Я только голову выше задираю.

Его взгляд постепенно смягчается, и лицо совсем прежнее – светлое, открытое. Может, показалось, другого и не было?

– Вот такие дела. – Говорит Гордей. – Только ты пока сестре не говори, что она оборотень.

– Почему? – Из упрямства спросила я.

– Ну… Испугается ещё. Мы сами расскажем. Позже.

– А что мне ей сказать? Вот проснётся она, спросит – где мы? Почему? А я?

– Скажи, я влюбился в тебя так сильно, что не смог с тобой расстаться и украл тебя, а теперь везу к своей матери, чтобы закатить праздник и при всём честном народе на тебе жениться.

– Что за бред! – Рассердилась я и даже ногой топнула. – Малинка не поверит!

– А ты говори убедительно.

Нашёл время смеяться! И снова зубами белыми и взглядом жгучим меня с пути сбивает, знает же о своей красе, вон как уверено улыбается и плечи широкие расправляет.

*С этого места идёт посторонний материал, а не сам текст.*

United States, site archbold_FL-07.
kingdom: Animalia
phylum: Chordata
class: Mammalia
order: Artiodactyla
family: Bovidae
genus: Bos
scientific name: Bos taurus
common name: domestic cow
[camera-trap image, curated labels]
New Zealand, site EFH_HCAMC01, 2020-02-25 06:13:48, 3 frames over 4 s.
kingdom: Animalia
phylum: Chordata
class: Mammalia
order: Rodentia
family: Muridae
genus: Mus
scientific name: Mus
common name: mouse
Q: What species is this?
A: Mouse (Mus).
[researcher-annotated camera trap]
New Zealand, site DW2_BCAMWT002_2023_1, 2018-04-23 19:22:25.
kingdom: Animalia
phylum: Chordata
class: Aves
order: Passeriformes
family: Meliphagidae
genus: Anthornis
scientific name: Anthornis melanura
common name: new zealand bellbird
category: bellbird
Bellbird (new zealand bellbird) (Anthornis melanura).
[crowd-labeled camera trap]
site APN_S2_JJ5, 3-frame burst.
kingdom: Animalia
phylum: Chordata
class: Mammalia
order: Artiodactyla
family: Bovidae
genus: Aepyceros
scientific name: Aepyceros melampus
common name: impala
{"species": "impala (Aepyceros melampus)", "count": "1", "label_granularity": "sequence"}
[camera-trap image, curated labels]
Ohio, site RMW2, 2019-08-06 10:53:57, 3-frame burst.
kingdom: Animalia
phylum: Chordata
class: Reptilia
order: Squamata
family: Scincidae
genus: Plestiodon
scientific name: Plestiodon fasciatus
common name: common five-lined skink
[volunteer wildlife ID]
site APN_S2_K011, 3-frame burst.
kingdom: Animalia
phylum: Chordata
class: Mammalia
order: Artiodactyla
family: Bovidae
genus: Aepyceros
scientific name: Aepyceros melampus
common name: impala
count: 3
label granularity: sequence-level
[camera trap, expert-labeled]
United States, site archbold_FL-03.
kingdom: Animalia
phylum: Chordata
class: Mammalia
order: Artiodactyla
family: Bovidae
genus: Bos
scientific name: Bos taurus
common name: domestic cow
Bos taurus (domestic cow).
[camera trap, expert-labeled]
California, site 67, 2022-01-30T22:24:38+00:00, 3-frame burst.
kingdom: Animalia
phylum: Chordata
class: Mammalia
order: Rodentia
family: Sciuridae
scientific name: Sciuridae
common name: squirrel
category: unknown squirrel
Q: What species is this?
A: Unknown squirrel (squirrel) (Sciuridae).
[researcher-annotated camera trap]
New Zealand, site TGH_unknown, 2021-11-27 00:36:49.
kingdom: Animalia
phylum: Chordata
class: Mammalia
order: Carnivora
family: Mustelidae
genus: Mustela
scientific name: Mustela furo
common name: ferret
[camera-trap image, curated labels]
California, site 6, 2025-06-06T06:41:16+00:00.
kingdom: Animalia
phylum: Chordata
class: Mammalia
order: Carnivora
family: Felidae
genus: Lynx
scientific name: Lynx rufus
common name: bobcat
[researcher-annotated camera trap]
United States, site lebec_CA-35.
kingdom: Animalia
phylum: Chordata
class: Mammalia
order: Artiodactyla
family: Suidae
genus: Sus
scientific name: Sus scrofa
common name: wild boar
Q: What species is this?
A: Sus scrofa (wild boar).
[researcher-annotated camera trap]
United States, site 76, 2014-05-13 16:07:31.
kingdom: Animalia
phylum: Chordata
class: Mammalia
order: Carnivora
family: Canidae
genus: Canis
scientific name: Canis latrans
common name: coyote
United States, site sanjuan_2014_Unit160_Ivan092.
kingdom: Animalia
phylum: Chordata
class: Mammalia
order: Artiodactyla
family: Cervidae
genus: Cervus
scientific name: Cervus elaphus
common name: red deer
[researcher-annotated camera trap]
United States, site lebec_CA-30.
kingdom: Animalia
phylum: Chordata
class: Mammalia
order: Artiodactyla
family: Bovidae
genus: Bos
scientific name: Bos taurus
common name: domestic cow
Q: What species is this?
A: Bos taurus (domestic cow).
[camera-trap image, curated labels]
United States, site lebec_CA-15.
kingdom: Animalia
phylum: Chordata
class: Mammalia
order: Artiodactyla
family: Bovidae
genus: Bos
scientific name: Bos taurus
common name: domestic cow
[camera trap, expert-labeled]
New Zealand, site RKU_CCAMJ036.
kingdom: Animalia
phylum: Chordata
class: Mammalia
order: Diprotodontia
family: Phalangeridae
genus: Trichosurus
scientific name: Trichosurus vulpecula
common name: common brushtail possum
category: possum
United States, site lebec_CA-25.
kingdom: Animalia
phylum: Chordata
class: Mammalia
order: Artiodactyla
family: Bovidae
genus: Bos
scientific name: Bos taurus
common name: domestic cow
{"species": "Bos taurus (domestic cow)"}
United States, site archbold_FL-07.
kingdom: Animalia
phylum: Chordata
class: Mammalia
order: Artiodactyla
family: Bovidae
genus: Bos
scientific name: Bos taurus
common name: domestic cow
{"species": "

И сердце с готовностью ёкает, меня предаёт!

Всё, хватит пока.

Я отворачиваюсь от костра, и ноги несут меня к сестре, которая спит, как ни в чём не бывало, словно дома в кровати лежит.

Рядом с ней наши вещи в сумках. Я открываю одну, проверяю – всё на месте. Они не просто нас увезли, они собрали наши вещи! Одежда, расчёска и заколки, даже мешочек с монетами, который я прятала под половицами.

– Как вы узнали, где лежат деньги? – Оглянулась я.

– Учуяли. Нюх у нас хороший.

Я сажусь рядом с сестрой, чтобы убедиться – с ней всё в порядке. Так и есть, её тепло укутали, удобно положили, и она дышит ровно и спокойно, как обычно во сне. Значит, каким-то колдовским порошком одурманили! Я пытаюсь удержать голову на весу, а она всё тяжелее становится, так и падает на грудь.

– Ложись спать, Жгучка. – Гордей подходит тихо, почти подкрадывается, приносит мне одеяло, которое я бросила, когда убегала. – Отдохни. Утром мы обо всём договоримся. И что с сестрой твоей делать, чтобы не испугать. И куда вас пристроить, чтобы не хуже, чем в Вишнянках было. Я обещаю, что всё наладится.

Действительно, чего теперь-то суетиться и мельтешить? Я заворачиваюсь в одеяло и ложусь возле Малинки.

– Ты не боишься меня больше? – Еле слышно спрашивает Гордей. – Прошу, не бойся меня. Это очень неприятно.

– Не надо было меня воровать, – упрямлюсь я, натягивая на нос шерстяную ткань, приятно пахнущую свежестью.

А глаза сами закрываются, сон возвращается обратно, такой крепкий и спокойный, что просто удивительно!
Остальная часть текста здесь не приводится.